Cyber Currency: The Currency to End All Currencies? …Probably Not

By Benjamin Lasserre



Credit: Saloon

Recently, cybercurrency’s have littered the news headlines of the news ranging from columnist spouting the virtues of these future currencies or as another passing tech fad. However, the realities of cybercurrencies, particularly cryptocrurrencies such as Bitcoin could have a serious affect on cross-border trade, monetary policy, market liquidity, and inflation.

Cybercurrencies by definition have no legal tender status in any jurisdiction. There major appeal being anonymity. There are four major types of cyber currencies, being virtual currency, digital currency, cryptocurrency, and e-currency. I will focus on crytocurrencies as they are by far the most popular and relevant to future trends. A cryptocurrency is not reliant on any central institution and provides anonymity for all users.

Monetary Policy

In their October 2012 report the ECB outlined their concern with the cybercurrency. They stated that since the crypto-currency is decentralized the currency is under no direct regulation of any monetary authority. Meaning the Central Bankers’ current tools will be rendered irrelevant.

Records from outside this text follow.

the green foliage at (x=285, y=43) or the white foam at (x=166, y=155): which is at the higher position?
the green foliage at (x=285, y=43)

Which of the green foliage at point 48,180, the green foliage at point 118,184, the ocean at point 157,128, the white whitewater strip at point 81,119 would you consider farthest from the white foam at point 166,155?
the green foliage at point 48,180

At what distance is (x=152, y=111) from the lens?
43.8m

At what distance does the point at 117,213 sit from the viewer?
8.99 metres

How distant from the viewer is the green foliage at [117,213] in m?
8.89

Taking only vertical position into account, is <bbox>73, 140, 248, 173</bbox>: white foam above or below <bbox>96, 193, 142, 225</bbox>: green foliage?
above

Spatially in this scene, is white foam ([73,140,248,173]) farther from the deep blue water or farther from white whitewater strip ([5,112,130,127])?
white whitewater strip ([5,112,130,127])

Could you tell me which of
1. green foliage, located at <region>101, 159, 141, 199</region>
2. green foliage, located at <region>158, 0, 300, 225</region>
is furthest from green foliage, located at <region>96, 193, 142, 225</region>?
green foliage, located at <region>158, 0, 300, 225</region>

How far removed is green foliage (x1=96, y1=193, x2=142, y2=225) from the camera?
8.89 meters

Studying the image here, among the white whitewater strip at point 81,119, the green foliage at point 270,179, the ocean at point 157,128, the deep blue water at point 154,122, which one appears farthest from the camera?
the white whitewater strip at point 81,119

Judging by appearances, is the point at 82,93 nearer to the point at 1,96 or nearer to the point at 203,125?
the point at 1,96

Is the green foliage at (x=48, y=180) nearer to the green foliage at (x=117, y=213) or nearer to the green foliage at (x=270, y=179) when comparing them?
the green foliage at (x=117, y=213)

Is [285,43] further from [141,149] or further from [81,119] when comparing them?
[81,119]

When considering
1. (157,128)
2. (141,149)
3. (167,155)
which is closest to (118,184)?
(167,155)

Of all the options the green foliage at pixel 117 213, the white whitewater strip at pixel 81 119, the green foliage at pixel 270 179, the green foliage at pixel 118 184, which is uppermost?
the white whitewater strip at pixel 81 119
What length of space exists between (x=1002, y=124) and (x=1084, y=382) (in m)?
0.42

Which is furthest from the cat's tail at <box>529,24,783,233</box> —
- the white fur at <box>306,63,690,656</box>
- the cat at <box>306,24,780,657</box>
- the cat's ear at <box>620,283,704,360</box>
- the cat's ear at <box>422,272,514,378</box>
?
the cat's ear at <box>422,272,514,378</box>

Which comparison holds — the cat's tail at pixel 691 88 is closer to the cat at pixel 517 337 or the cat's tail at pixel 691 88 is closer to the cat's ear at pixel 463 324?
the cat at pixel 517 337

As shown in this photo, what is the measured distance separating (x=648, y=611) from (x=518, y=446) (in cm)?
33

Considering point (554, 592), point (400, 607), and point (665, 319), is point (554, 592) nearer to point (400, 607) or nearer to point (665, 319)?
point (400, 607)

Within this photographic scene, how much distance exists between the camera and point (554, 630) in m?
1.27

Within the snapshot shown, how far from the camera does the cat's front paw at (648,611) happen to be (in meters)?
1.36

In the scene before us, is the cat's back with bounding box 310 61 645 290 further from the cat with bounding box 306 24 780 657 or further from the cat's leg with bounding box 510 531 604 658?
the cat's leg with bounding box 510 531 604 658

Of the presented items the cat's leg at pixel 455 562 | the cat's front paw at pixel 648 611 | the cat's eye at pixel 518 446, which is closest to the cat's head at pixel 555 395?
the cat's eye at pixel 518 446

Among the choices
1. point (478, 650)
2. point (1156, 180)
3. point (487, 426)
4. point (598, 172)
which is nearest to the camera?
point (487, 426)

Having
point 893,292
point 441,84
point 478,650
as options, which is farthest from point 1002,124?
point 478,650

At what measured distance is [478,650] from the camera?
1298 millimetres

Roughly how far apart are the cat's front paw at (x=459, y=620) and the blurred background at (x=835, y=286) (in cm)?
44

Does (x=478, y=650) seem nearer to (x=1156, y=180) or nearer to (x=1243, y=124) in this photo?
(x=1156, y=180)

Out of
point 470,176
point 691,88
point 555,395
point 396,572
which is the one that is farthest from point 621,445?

Open Market operations of buying and selling government bonds to expand the monetary base will lead to no change to the already allotted size of the cybercurrency. These tools would have to change.

Regulators would find success in ensuring that cybercurrencies like Bitcoin aren’t used for speculative investments by regulating the cybercurrencies relative value to the domestic currency. Monetary authorities could hold reserves of Bitcoins and buy and sell them.

Tariff and Taxation Policy

These currencies are traded cross-border through unofficial channels that leave to no traces. ASA risk consultants state the countries should be worried about money laundering, and funding of terrorist or crime organizations to name a few.  With no ability for regulators to track those involved in the transaction or what is being purchased governments will be have no ability to apply tariffs on those transactions. This could lead to massive price shifts in industries that were previously protected by the domestic economy. Even on a domestic level, governments would have any ability to receive revenues from capital gains taxes.


It used to be thought that the only way to ensure that double spending of cyber currencies could only be achieved through a central database; however Bitcoin achieves this through a new and ingenious method. Bitcoin’s safety is that it binds its community together. After a Bitcoin transaction is made and before the deal is posted the settlement must be verified by a third party that must “mine” the Bitcoin in order to ensure that it is indeed a legitimate transaction.

Recently however, we have seen several highly public Bitcoin robberies where the hackers gained control over many accounts and were able to remove the Bitcoins from their proper account into another untraceable account. These sorts of security breaches are of serious concerns going forward.


Many proponents of Bitcoin say the there is no inflation possible with these currencies as there is an unmovable finite amount.  The growth of Bitcoin occurs when people ‘mine’ or validate the transaction. For their work miners currently get 50 Bitcoins. As a more transactions occur it becomes more difficult to “mine” and coded into Bitcoin is a continuous 50% reduction in the number of Bitcoins given per successful “mine” leading to end in 2040, after which miners will charge a fee for their transaction work.

However, this finite amount does not make Bitcoin safe from inflationary pressures. There is a possible long-term appreciation of the currency if the number of people use it grow faster than the number of coins created.

In the end countries and monetary authorities across the globe will be faced with decisions on how to handle these new currencies. Only time will tell how things will develop for the cybercurrencies.

Works Cited

Birch, David. “Two Sides of The Same Bitcoin: Crytocurrency and the Big Picture.” Finance Monthly (n.d.): 18-22. Print.

“Bitcoin in China: A Dream Dispelled.” The Economist (2014): 72. Print.

““Money from Nothing: The Socioeconomic Implications of ‘Cyber-currencies’”.” ASA Institute for Risk & Innovation (2013): n. pag. Print.

““The Present And Future Impact of Virtual Currency”.” Senate Banking Committee : Subcommittees on Economic Policy and on National Security and International (n.d.): n. pag. Print.

“Virtual Currency Schemes.” European Central Bank (n.d.): n. pag. Print.